Der BGH hatte sich deswegen mit der Frage zu befassen, ob die Tätigkeit einer Schöffin eine „Beschäftigung“ im arbeitsrechtlichen Sinne darstellt und deswegen ein Beschäftigungsverbot nach dem MuSchG zu einem Mitwirkungsverbot in der Hauptverhandlung führt.

Das Schöffenamt im Strafrecht

Schöffen findet man im Wirtschaftsstrafrecht wie im allgemeinen Strafrecht. Sie sind ehrenamtliche Richterinnen und Richter, die in Strafverfahren bei den Amts- und Landgerichten neben den Berufsrichtern mitwirken. Durch die Beteiligung von Schöffen in diesen Gerichtsverfahren soll das Vertrauen der Bürger in die Justiz gestärkt und eine lebensnahe Rechtsprechung erreicht werden. Die Mitwirkung von Schöffen ist quasi ein Ausfluss der Rechtsprechung „im Namen des Volkes“. Die Schöffen sind dabei grundsätzlich ehrenamtlich tätig, sie haben aber im Wesentlichen die gleichen Rechte und Pflichten wie Berufsrichter und haben somit dieselbe Entscheidungskraft.

BGH: Schöffen sind nicht bei Gericht beschäftigt

In der genannten Entscheidung haben die Karlsruher Richter die Revision des Mannes verworfen. Dazu hat der BGH sich eingehend mit den vor allem im Arbeitsrecht (z.B. bei der Abgrenzung zwischen selbstständiger Tätigkeit und abhängiger Beschäftigung) wesentlichen Merkmalen des Begriffs der „Beschäftigung“ auseinandergesetzt.

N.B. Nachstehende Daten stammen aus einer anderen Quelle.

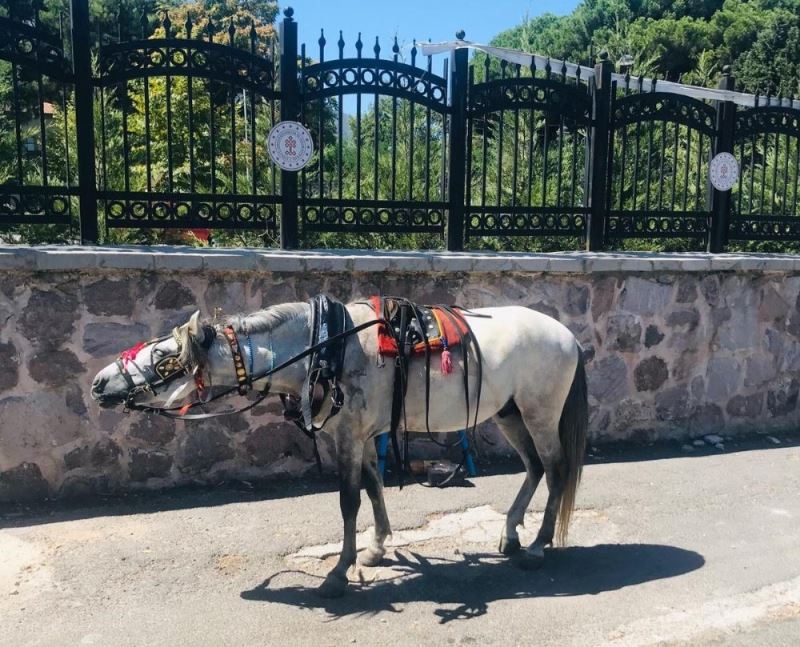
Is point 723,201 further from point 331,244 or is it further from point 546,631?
point 546,631

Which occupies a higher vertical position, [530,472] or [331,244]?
[331,244]

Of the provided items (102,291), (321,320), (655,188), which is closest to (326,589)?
(321,320)

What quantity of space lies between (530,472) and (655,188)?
24.1 feet

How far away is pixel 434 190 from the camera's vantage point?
378 inches

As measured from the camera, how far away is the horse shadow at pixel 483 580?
3820 mm

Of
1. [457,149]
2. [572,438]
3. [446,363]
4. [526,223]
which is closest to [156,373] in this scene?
[446,363]

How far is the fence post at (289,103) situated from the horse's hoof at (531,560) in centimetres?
293

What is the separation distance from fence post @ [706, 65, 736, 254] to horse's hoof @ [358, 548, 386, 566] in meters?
5.09

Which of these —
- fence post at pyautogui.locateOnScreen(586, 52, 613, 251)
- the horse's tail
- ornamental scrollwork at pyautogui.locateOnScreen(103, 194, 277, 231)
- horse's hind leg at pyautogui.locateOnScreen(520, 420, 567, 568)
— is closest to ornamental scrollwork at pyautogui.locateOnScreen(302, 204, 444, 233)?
ornamental scrollwork at pyautogui.locateOnScreen(103, 194, 277, 231)

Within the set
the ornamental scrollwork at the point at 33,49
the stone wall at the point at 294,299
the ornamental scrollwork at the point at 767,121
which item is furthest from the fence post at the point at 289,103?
the ornamental scrollwork at the point at 767,121

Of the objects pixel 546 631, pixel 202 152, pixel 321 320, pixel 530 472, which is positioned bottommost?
pixel 546 631

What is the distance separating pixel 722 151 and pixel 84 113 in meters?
5.74

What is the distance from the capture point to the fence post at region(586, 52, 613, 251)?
22.1 feet

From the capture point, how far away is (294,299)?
17.8 feet
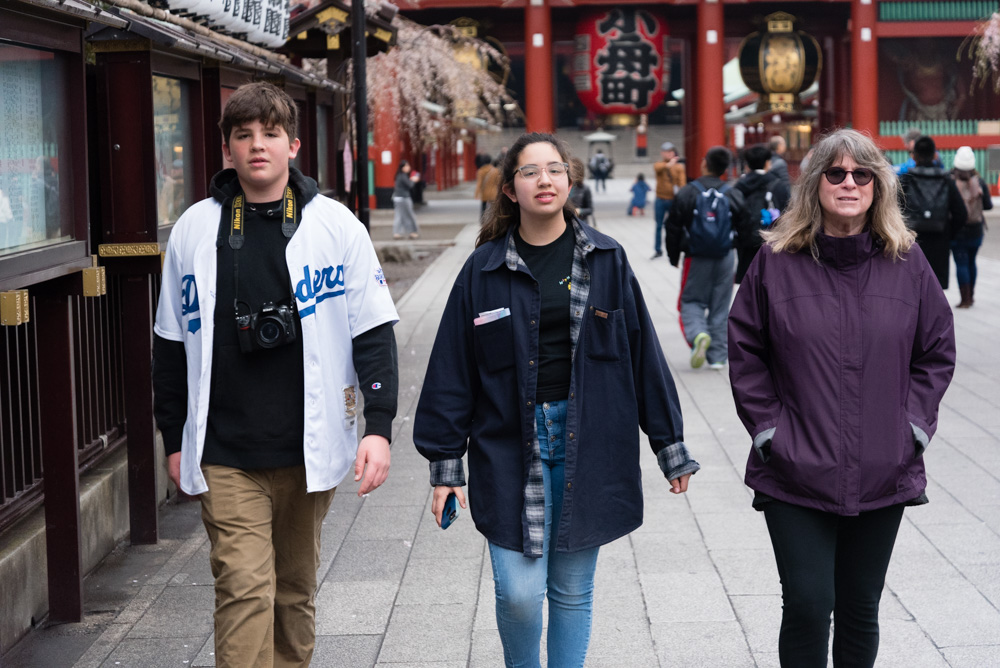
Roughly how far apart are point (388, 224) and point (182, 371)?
25.1 m

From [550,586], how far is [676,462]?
491mm

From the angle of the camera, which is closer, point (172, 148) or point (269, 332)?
point (269, 332)

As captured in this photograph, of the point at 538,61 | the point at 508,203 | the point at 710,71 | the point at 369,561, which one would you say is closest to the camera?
the point at 508,203

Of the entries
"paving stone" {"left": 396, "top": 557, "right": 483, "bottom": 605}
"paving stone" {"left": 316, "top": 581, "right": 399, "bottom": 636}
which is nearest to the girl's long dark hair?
"paving stone" {"left": 316, "top": 581, "right": 399, "bottom": 636}

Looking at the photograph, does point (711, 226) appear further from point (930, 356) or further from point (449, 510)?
point (449, 510)

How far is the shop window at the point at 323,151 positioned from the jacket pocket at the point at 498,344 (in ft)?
21.4

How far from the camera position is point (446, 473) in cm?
346

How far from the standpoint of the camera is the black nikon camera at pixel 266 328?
3334 millimetres

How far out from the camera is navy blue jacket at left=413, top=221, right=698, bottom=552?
3365 millimetres

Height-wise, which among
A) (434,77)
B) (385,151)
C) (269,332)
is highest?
(434,77)

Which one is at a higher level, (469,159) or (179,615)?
(469,159)

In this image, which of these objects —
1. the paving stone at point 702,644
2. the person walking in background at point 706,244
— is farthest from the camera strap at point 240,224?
the person walking in background at point 706,244

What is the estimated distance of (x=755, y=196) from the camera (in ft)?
32.2

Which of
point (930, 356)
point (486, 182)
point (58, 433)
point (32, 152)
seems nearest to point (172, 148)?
point (32, 152)
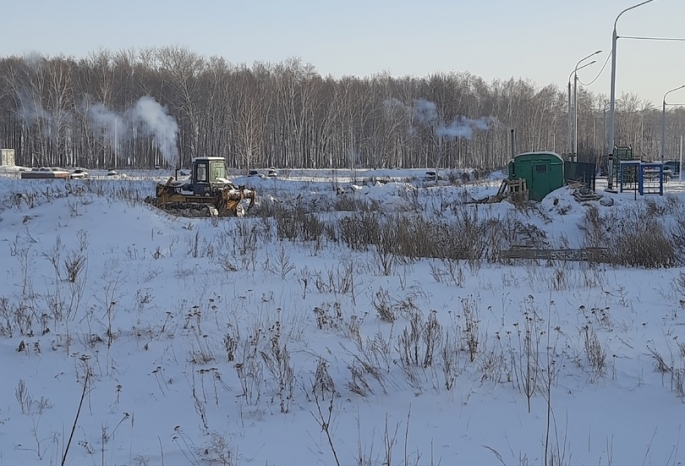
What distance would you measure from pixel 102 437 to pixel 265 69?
7482 centimetres

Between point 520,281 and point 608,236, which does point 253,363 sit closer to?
point 520,281

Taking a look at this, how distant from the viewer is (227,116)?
65.3 meters

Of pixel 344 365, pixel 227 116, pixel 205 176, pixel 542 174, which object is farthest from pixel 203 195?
pixel 227 116

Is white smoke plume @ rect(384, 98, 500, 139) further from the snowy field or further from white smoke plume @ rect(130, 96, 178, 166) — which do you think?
the snowy field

So hat der BGH festgestellt, dass das ärztliche Beschäftigungsverbot nach dem Mutterschutzgesetz (MuSchG) nur gegenüber dem Arbeitgeber konstitutive Wirkung entfaltet. Das heißt der Arbeitgeber muss die schwangere Arbeitnehmerin bei einem Beschäftigungsverbot sofort freistellen. Die als öffentliches Ehrenamt ausgeführte Schöffentätigkeit unterfalle allerdings nicht dem persönlichen Anwendungsbereich des MuSchG. Der im MuSchG genannte Anknüpfungspunkt der „Beschäftigung“ ist ein sozialrechtlicher Begriff, der insbesondere – aber nicht nur – die nichtselbstständige Tätigkeit in einem Arbeitsverhältnis erfasst.

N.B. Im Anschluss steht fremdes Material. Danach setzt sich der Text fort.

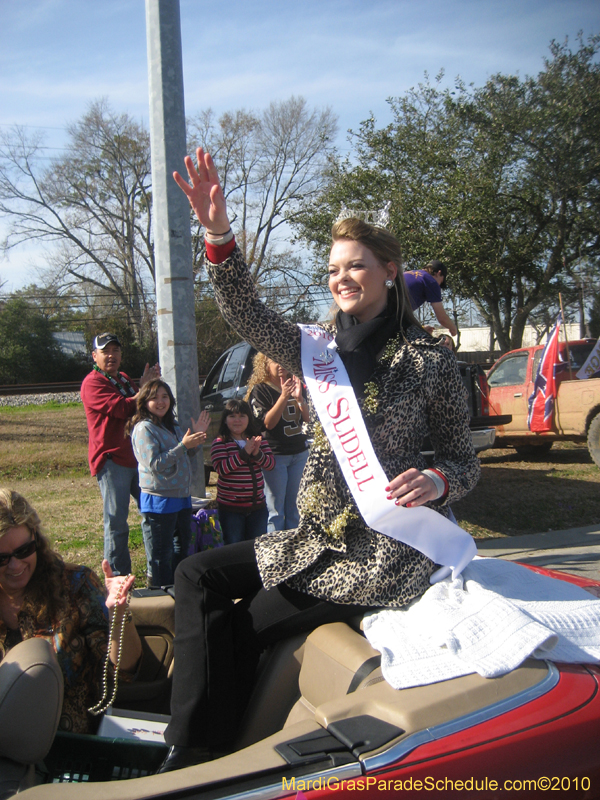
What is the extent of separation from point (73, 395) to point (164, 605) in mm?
20582

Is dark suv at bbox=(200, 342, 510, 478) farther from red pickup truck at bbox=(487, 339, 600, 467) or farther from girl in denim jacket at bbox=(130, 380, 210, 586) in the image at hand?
girl in denim jacket at bbox=(130, 380, 210, 586)

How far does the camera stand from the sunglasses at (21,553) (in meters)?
2.28

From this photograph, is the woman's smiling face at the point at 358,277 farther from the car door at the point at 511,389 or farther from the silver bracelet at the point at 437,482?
the car door at the point at 511,389

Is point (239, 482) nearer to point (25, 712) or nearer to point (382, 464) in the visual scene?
point (382, 464)

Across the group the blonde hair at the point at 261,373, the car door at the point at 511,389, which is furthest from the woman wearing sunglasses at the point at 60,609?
the car door at the point at 511,389

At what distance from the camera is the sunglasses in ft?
7.48

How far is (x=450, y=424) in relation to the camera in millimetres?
2254

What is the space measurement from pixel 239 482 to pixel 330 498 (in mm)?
2893

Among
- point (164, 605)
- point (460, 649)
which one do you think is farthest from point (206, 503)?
point (460, 649)

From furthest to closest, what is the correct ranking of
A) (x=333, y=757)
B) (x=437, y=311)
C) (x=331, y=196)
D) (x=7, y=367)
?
(x=7, y=367), (x=331, y=196), (x=437, y=311), (x=333, y=757)

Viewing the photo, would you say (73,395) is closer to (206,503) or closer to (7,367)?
(7,367)

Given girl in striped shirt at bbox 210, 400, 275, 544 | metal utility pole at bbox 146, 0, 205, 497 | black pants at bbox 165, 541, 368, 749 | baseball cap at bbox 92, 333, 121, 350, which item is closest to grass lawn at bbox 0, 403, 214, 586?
girl in striped shirt at bbox 210, 400, 275, 544

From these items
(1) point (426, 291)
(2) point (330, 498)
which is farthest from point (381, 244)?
(1) point (426, 291)

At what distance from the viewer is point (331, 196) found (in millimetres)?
19031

Schöffen unterliegen keinerlei Weisungen

Der BGH hat in seiner Entscheidung klargestellt, dass die Schöffin nicht in persönlicher Abhängigkeit zum Gericht stehe, sondern im Gegenteil bei ihren Entscheidungen keinerlei Weisungen unterliege. Des Weiteren erhalte die Schöffin keine Entlohnung auf der Basis eines gegenseitigen (Arbeits-)Vertrags für ihre Tätigkeit, sondern lediglich eine Entschädigung für entstehende Kosten und potentiellen Verdienstausfall.

Da es sich außerdem um ein öffentlich-rechtliches Dienstverhältnis handele, ergeben sich aus arbeitsrechtlicher Sicht einige Besonderheiten, z.B. dass solche Dienstverhältnisse nicht ordentlich gekündigt werden können. Das MuSchG sei demnach weder direkt noch analog auf die ehrenamtliche Schöffentätigkeit anwendbar, weshalb das Gericht in der ersten Instanz auch ordnungsgemäß besetzt war.